• _Written instruction_: Continue the excerpt below on the Commission's findings for a proposed rule change, starting right after its final line.

• _Passage shown_:
◆ ◆ ◆ ◆ ◆ ◆ ◆
III. Discussion and Commission Findings

    Section 19(b)(2)(C) of the Act requires the Commission to approve a 
proposed rule change of a self-regulatory organization if it finds that 
the proposed rule change is consistent with the requirements of the Act 
and the rules and regulations thereunder applicable to the 
organization.\49\ Under the Commission's Rules of Practice, the 
``burden to demonstrate that a proposed rule change is consistent with 
the [Act] and the rules and regulations issued thereunder . . . is on 
the self-regulatory organization [`SRO'] that proposed the rule 
change.'' \50\ The description of a proposed rule change, its purpose 
and operation, its effect, and a legal analysis of its consistency with 
applicable requirements must all be sufficiently detailed and specific 
to support an affirmative Commission finding,\51\ and any failure of an 
SRO to provide this information may result in the Commission not having 
a sufficient basis to make an affirmative finding that a proposed rule 
change is consistent with the Act and the applicable rules and 
regulations.\52\ Moreover, ``unquestioning reliance'' on an SRO's 
representations in a proposed rule change is not sufficient to justify 
Commission approval of a proposed rule change.\53\
---------------------------------------------------------------------------

    \49\ 15 U.S.C. 78s(b)(2)(C).
◆ ◆ ◆ ◆ ◆ ◆ ◆
• _Data lines_:
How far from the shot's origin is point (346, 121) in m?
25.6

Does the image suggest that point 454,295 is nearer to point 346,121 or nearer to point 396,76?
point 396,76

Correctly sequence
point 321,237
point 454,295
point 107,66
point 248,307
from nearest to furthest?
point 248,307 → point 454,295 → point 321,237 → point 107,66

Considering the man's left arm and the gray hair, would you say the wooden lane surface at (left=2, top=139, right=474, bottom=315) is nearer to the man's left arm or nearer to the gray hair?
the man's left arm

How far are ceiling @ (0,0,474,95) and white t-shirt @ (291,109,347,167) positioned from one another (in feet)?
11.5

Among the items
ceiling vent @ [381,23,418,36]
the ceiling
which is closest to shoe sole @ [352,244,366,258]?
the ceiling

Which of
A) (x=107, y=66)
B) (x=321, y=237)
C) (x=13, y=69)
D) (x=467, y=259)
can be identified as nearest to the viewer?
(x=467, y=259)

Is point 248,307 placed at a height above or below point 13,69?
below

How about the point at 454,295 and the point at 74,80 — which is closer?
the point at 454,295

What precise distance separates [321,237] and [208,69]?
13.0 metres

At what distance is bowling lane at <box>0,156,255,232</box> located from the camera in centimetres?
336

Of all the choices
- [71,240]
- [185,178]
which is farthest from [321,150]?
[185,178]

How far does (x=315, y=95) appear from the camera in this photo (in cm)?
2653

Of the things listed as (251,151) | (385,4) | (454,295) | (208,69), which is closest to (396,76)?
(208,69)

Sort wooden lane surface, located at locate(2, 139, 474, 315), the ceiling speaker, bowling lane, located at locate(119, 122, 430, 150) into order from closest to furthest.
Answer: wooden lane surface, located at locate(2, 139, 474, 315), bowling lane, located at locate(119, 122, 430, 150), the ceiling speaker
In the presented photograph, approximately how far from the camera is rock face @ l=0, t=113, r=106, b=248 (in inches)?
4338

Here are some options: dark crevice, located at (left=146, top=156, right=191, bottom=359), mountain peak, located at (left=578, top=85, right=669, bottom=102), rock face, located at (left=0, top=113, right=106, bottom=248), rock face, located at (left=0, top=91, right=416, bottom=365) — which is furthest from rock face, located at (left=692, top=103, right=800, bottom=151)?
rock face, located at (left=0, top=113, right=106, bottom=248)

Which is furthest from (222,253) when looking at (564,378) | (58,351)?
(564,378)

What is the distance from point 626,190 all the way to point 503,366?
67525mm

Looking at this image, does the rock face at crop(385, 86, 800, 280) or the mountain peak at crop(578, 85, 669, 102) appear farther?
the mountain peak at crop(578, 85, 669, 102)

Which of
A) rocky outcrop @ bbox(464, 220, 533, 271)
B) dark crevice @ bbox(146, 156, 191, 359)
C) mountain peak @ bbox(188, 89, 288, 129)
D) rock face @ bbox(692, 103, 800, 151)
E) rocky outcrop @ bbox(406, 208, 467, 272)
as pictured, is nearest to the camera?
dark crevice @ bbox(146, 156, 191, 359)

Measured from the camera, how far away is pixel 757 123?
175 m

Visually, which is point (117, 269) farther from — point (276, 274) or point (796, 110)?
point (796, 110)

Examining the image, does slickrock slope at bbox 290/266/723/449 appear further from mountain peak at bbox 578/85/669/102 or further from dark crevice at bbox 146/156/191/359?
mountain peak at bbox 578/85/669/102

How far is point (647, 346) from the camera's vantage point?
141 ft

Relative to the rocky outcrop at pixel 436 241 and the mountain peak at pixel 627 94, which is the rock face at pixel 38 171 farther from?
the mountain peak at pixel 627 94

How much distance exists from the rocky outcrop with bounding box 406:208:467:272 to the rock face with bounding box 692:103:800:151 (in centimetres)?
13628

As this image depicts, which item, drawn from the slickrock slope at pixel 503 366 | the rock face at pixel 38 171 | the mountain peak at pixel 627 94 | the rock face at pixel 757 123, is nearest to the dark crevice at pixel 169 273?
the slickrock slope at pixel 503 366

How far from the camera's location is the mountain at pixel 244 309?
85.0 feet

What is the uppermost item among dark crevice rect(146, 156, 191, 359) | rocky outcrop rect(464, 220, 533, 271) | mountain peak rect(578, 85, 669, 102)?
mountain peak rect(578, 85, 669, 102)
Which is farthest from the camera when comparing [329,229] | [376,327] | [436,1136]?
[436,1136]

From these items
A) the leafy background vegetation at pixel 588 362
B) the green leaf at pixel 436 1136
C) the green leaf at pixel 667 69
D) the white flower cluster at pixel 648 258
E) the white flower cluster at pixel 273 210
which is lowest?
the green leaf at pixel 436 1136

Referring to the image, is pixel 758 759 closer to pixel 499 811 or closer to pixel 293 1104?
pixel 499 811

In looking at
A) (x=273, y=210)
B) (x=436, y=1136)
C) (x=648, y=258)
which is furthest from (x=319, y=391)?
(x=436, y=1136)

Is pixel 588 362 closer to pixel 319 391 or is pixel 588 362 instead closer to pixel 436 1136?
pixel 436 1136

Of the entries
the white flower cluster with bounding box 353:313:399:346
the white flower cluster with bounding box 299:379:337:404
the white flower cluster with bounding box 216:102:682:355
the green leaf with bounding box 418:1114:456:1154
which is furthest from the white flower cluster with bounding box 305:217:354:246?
◆ ◆ ◆ ◆ ◆ ◆ ◆
• _Exercise response_:
    \50\ Rule 700(b)(3), Commission Rules of Practice, 17 CFR 
201.700(b)(3).
    \51\ Id.
    \52\ Id.
    \53\ Susquehanna Int'l Group, LLP v. Securities and Exchange 
Commission, 866 F.3d 442, 447 (D.C. Cir. 2017) (``Susquehanna'').
---------------------------------------------------------------------------

    After carefully considering the Proposed Rule Change, the 
Commission finds that the Proposed Rule Change is consistent with 
Section 17A(b)(3)(F) of the Act \54\ and Rule 17Ad-22(e)(21).\55\
---------------------------------------------------------------------------

    \54\ 15 U.S.C. 78q-1(b)(3)(F).
    \55\ 17 CFR 240Ad-22(e)(21).
---------------------------------------------------------------------------

A. Consistency With Section 17A(b)(3)(F) of the Act

    Under Section 17A(b)(3)(F) of the Act, OCC's rules, among other 
things, must be ``designed to promote the prompt and accurate clearance 
and settlement of securities transactions and, to the extent 
applicable, derivative agreements,

[[Page 91830]]

contracts, and transactions.'' \56\ Based on the Commission's review of 
the record, and for the reasons discussed below, OCC's proposed rule 
change is consistent with Section 17A(b)(3)(F).
---------------------------------------------------------------------------

    \56\ 15 U.S.C. 78q-1(b)(3)(F).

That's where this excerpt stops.